Schema design: best practices

This section contains an opinionated list of rules for writing good Skir schemas.

When followed, these practices will help you design APIs that are robust, consistent, easy to evolve, and safe to use across different languages.

When in doubt, wrap it in a struct

The most common evolution pitfall is starting with primitives because it's simpler and getting stuck the first time you need to add one more attribute.

A tiny wrapper struct costs almost nothing upfront, but it buys you an easy extension point later. This is especially valuable for list elements and method request/response types.

Wrap elements of arrays

If you store an array of primitives (string, int32, …), remember that in the future you may want to attach metadata to each element (for example, when it was added or where it came from).

Don't (hard to extend)

struct Product {
  // ...
  tags: [string];
}

Do (easy to extend)

struct Product {
  // ...
  struct Tag {
    value: string;
    // added_at: timestamp;   // easy future evolution
  }

  tags: [Tag];
}

With the wrapper approach, adding a field to Tag is a safe, compatible schema evolution. You don't need awkward parallel arrays or other ad-hoc workarounds.

Wrap method inputs and outputs

The same idea applies to APIs. A method signature like string → bool looks clean, but it gives you very little room to grow.

Don't (no room to grow)

method IsPalindrome(string): bool = 2000;

Do (extensible)

method IsPalindrome(
  struct {
    word: string;
  }
): struct {
  result: bool;
} = 2000;

Later, you can evolve it without breaking callers (and without inventing new methods for every little feature):

Later evolution

method AnalyzeWord(
  struct {
    word: string;
    case_sensitive: bool;  // New field
  }
): struct {
  is_palindrome: bool;
  is_semordnilap: bool;  // New field
} = 2000;

Tip

This habit pairs perfectly with the rules in Schema evolution.
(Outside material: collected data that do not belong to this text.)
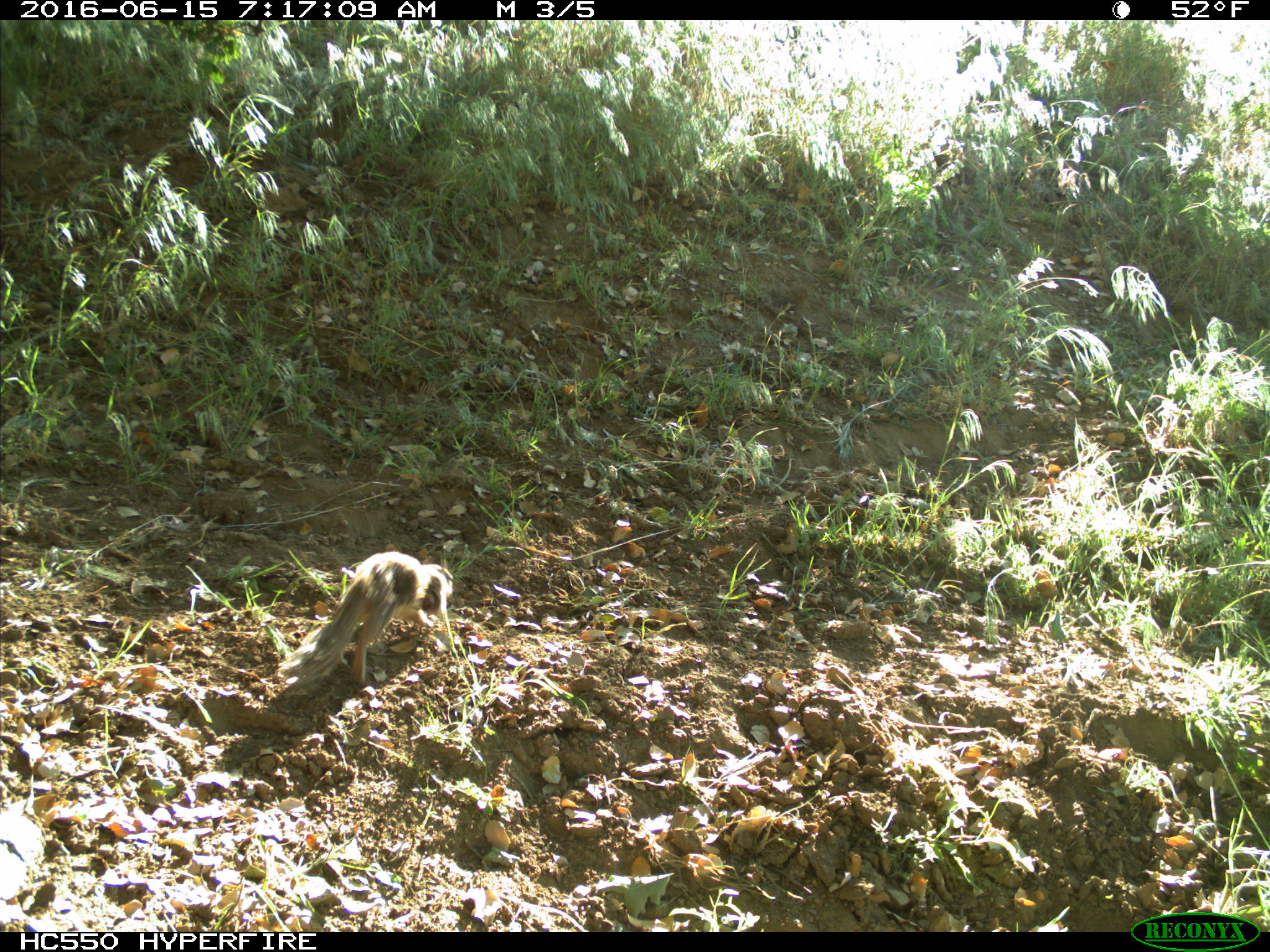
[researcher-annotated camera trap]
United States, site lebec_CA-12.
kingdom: Animalia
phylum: Chordata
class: Mammalia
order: Rodentia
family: Sciuridae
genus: Otospermophilus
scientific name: Otospermophilus beecheyi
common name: california ground squirrel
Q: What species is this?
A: Otospermophilus beecheyi (california ground squirrel).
Wrapper structs make adding fields later the default path.

Prefer wrapper structs for enriched views

If a type A exists in multiple stages of a flow, you will often end up with anenriched version of it: you start with A, then later attach some extra data B (permissions, computed pricing, resolved references, cache metadata, etc.).

It can look tempting to add a B? field directly on A and explain in a comment that it is only populated in some parts of the flow. Avoid that.

Don't (partial A with a conditional field)

struct Permissions {
  can_edit: bool;
  can_delete: bool;
}

struct User {
  id: hash64;
  name: string;

  // Only populated after an authorization step.
  permissions: Permissions?;
}

The problem is that this rule lives in prose, not in the type system. In practice, the optional field becomes a footgun: it is easy to forget when it is present, and nothing forces callers to handle the "unenriched" state.

Prefer defining a new wrapper type that makes the enrichment explicit:

Do (make enrichment a different type)

struct Permissions {
  can_edit: bool;
  can_delete: bool;
}

struct User {
  id: hash64;
  name: string;
}

struct UserBundle {
  user: User;
  permissions: Permissions;
}

This is more type-safe, reads better at call sites, and scales well over time (you can add other enriched views without turning the base type into a grab-bag of conditional fields).

Don't overuse optional types

Optional types (T?) are great when missing is a distinct state. But they also propagate into generated APIs and typically add extra branching in client code.

If the default value of T is an acceptable representation of not set (e.g. "" for strings, 0 for numbers, [] for arrays), prefer a non-optional field and document the convention.

Skir

struct Product {
  /// Can be empty.
  description: string;
}

Use T? when you truly need to distinguish not provided from provided with a default value.

Use the `timestamp` type for instants

If a field represents an instant in time, use the timestamp primitive instead of a numeric type.

Don't

struct User {
  // Is this seconds? milliseconds? microseconds?
  last_visit: int64;
}

struct User {
  last_visit: timestamp;
}

This makes it much harder to mix up units (seconds vs milliseconds) — a surprisingly common pitfall that often slips past compile-time checks — and it tends to produce more readable debug output across languages.

Prefer good names over doc comments

Good documentation starts with good names.

If a symbol name can carry the key information (units, meaning, constraints) without being absurdly long, put it in the name.

Doc comments should be added when they provide extra value (examples, rationale, edge cases, invariants) - not just to restate what a better name could have said.

Don't (comments compensate for vague names)

struct Telemetry {
  /// Duration in milliseconds.
  request_timeout: int64;

  /// Speed in kilometers per hour.
  max_speed: int32;
}

Do (encode the crucial info in the name)

struct Telemetry {
  request_timeout_millis: int64;
  max_speed_kmph: int32;
}

Adding the unit to the name usually only makes it slightly longer, but it carries crucial information and significantly reduces the risk of accidentally mixing up units (which the compiler typically cannot catch).

Once the name is explicit, the doc comment often stops adding value - so it can be removed.

Keep nested type names short

Nested types are a great way to keep a schema readable: they group related definitions together and reduce global namespace clutter.

When a type B is nested inside A, users will reference it as A.B. Because the parent name is already present, the nested name should avoid repeating it.

Don't

struct UserHistory {
  struct HistoricalUserAction {
    // ...
  }

  actions: [HistoricalUserAction];
}

struct UserHistory {
  struct Action {
    // ...
  }

  actions: [Action];
}

Model expected outcomes in the response type

Transport errors (HTTP errors, exceptions, etc.) are for unexpected failures: the user is unauthorized, the server is unhealthy, a dependency timed out.

If an outcome is part of normal operation (not found, already exists, invalid input you want to report precisely…), model it in the response type so clients can handle it in a typed, exhaustive way.

Don't (ambiguous)

method GetProduct(
  struct {
    product_id: hash64;
  }
): Product = 1000;
// "Not found" would have to be communicated via HTTP errors.

Do (explicit)

method GetProduct(
  struct {
    product_id: string;
  }
): enum {
  ok: Product;
  not_found;
  retired;
  invalid_product_id: string;
} = 1000;

Note

It's still fine to use HTTP errors for you can't do that situations (unauthorized, forbidden) or infrastructure failures. The rule is: don't use transport errors as a second return type.